• _Work to complete_:
Entries below include pictures. Output exactly the lines from the one with "魔王を倒した俺に待っていたのは、世話好きなヨメとのイチャイチャ錬金生活だった。 第12話 - 16" down to the one with "ɩɩ����APP(����ģ����Ϸ)", both ends included, and leave the pictures out.

• _Task inputs_:
- - - - -

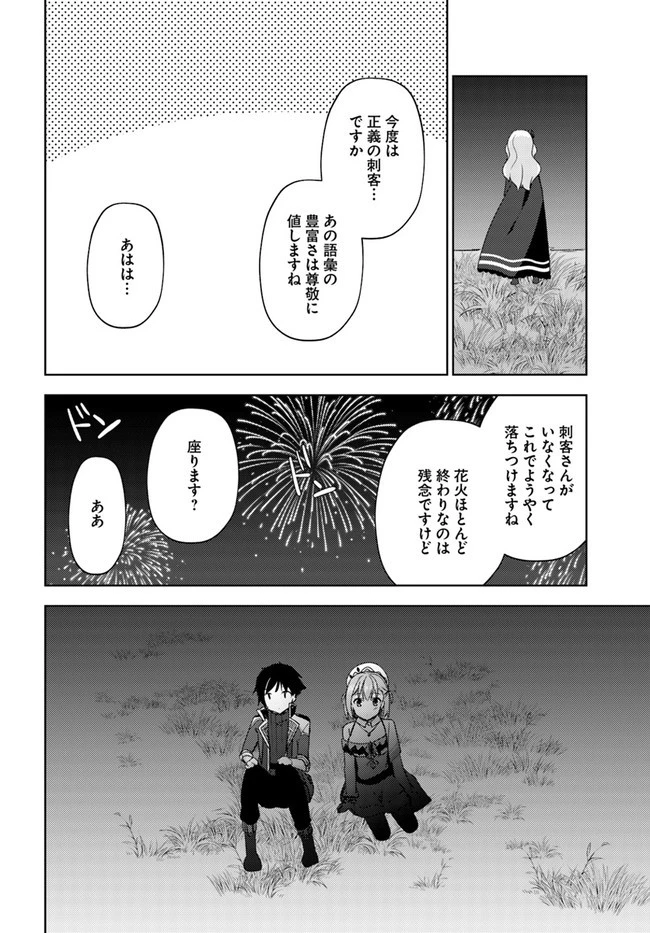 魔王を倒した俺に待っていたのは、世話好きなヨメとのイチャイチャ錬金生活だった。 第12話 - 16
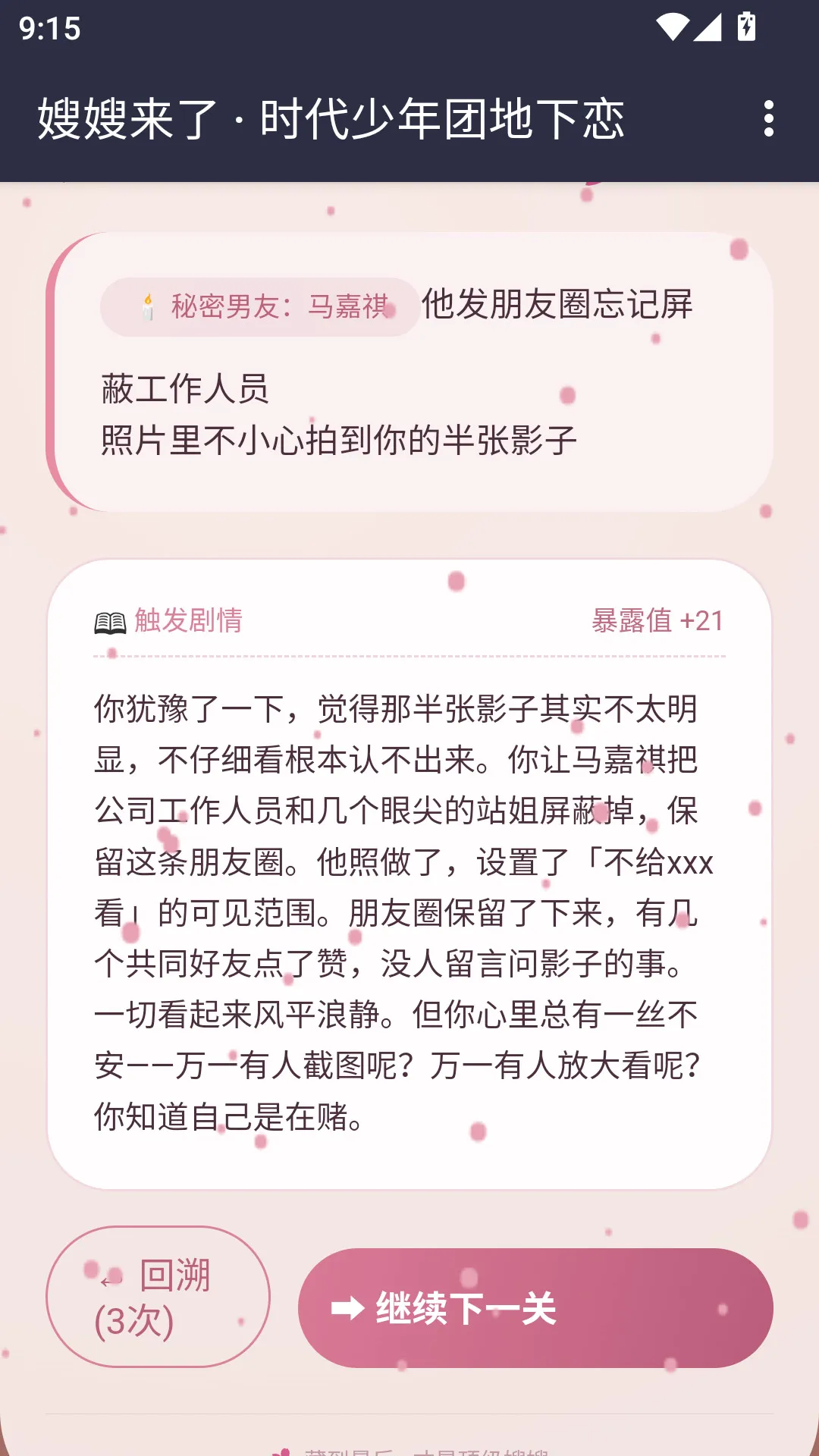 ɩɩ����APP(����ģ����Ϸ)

- - - - -

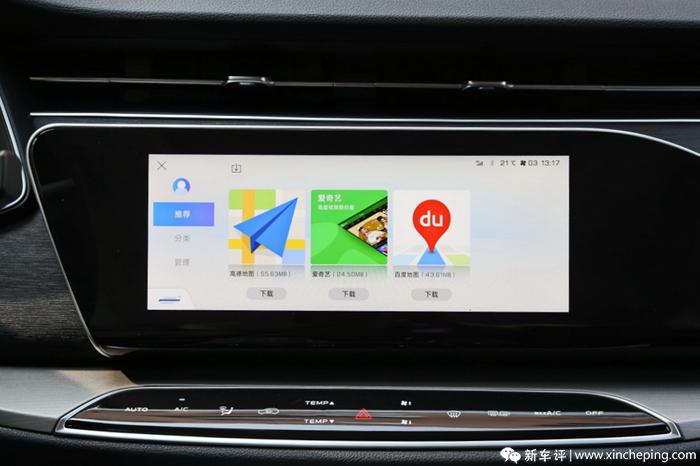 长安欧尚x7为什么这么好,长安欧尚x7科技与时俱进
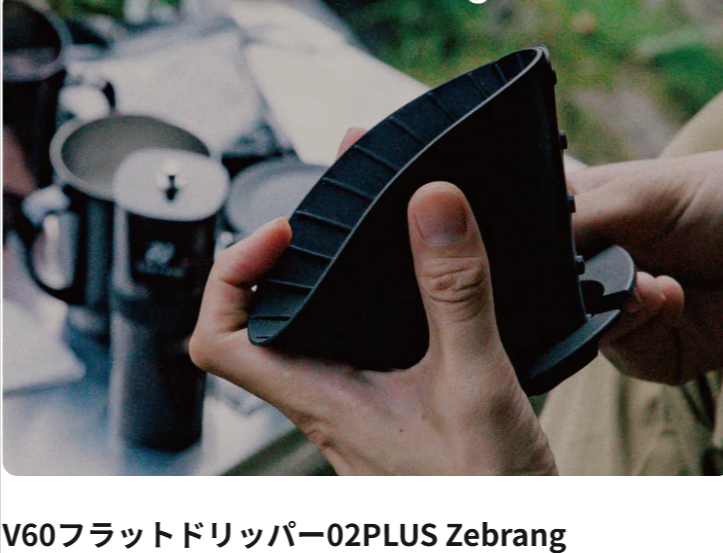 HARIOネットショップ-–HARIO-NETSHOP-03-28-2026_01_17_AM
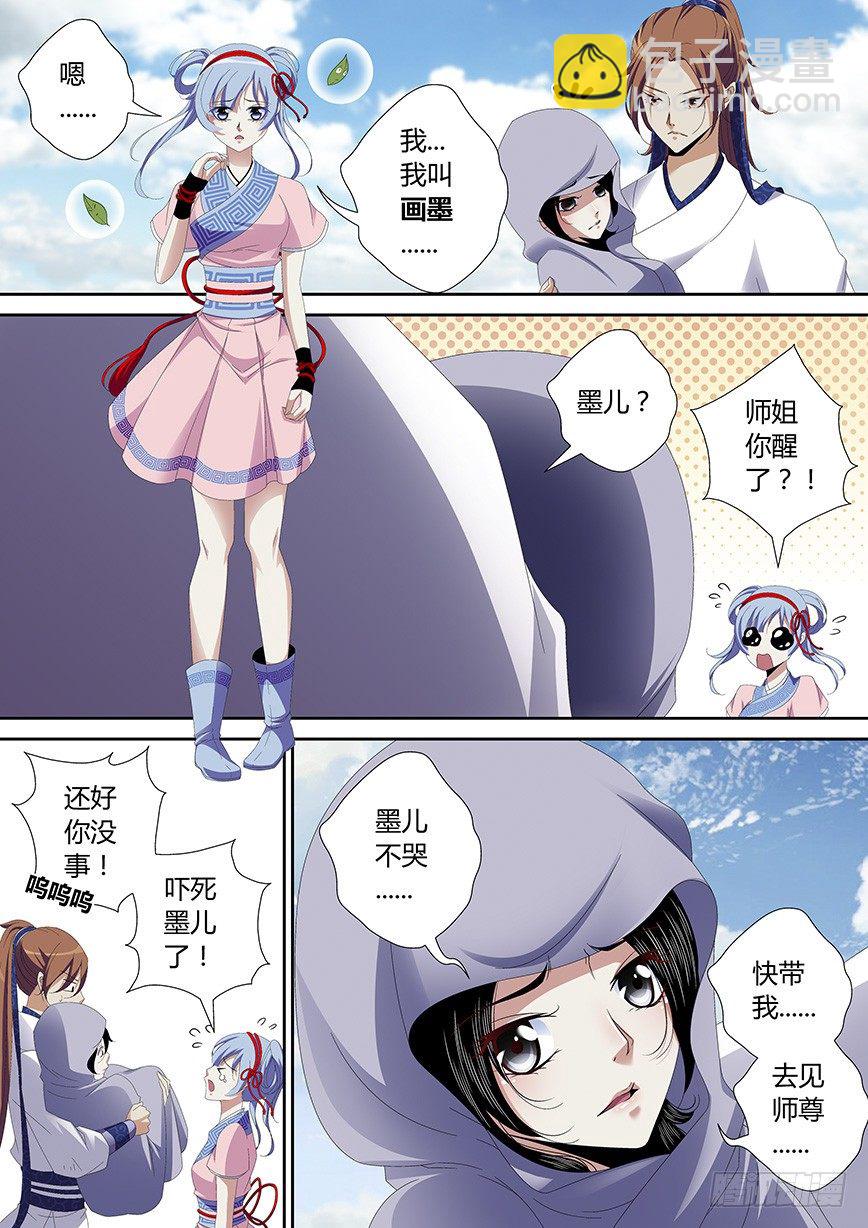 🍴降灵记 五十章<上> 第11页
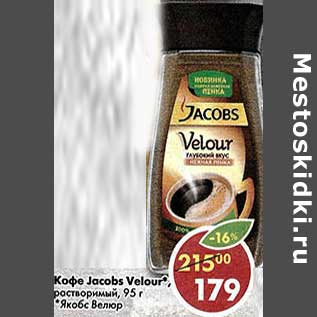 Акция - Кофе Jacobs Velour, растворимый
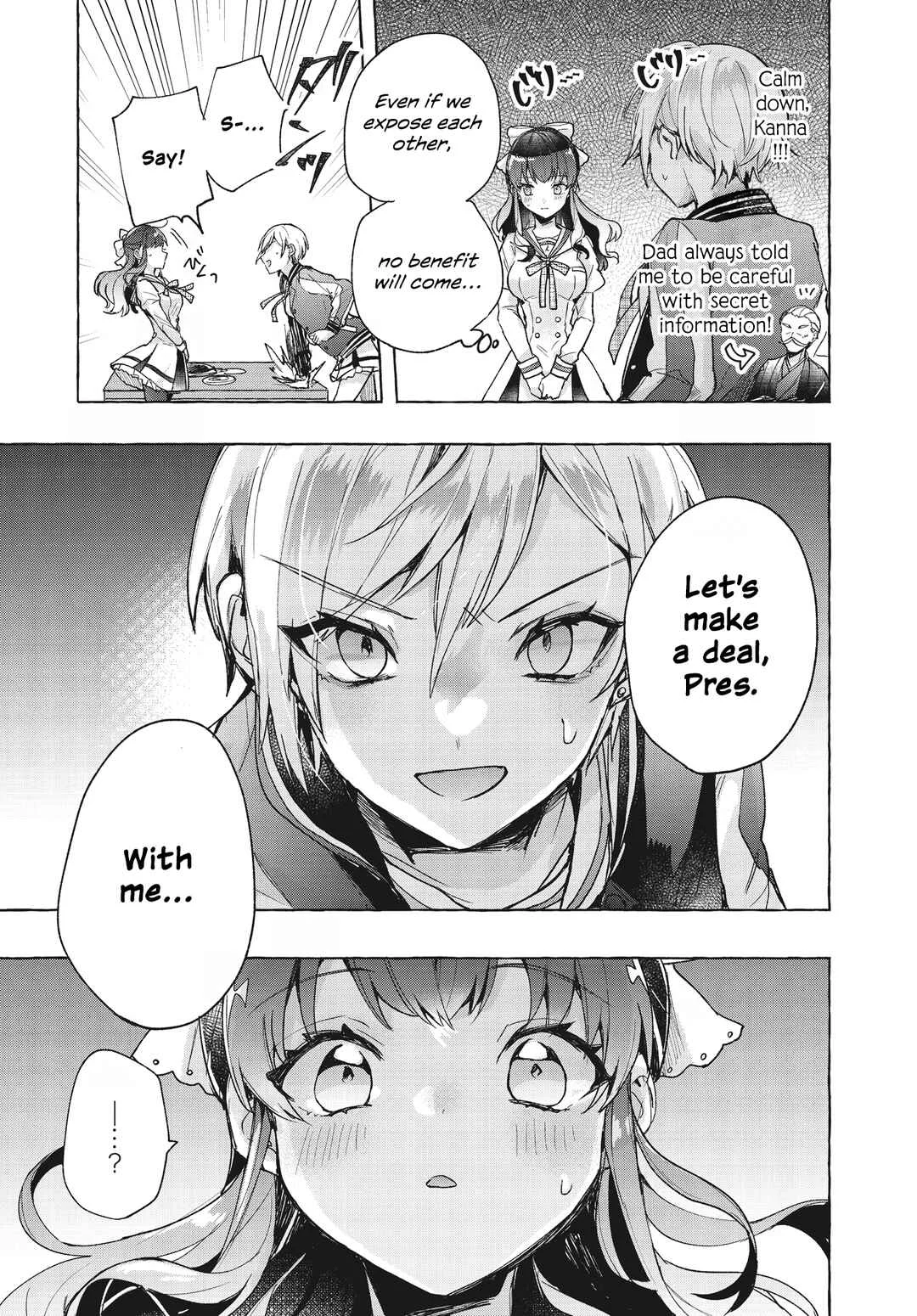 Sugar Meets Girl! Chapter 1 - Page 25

- - - - -

• _Output of the exercise_:
 魔王を倒した俺に待っていたのは、世話好きなヨメとのイチャイチャ錬金生活だった。 第12話 - 16
 ɩɩ����APP(����ģ����Ϸ)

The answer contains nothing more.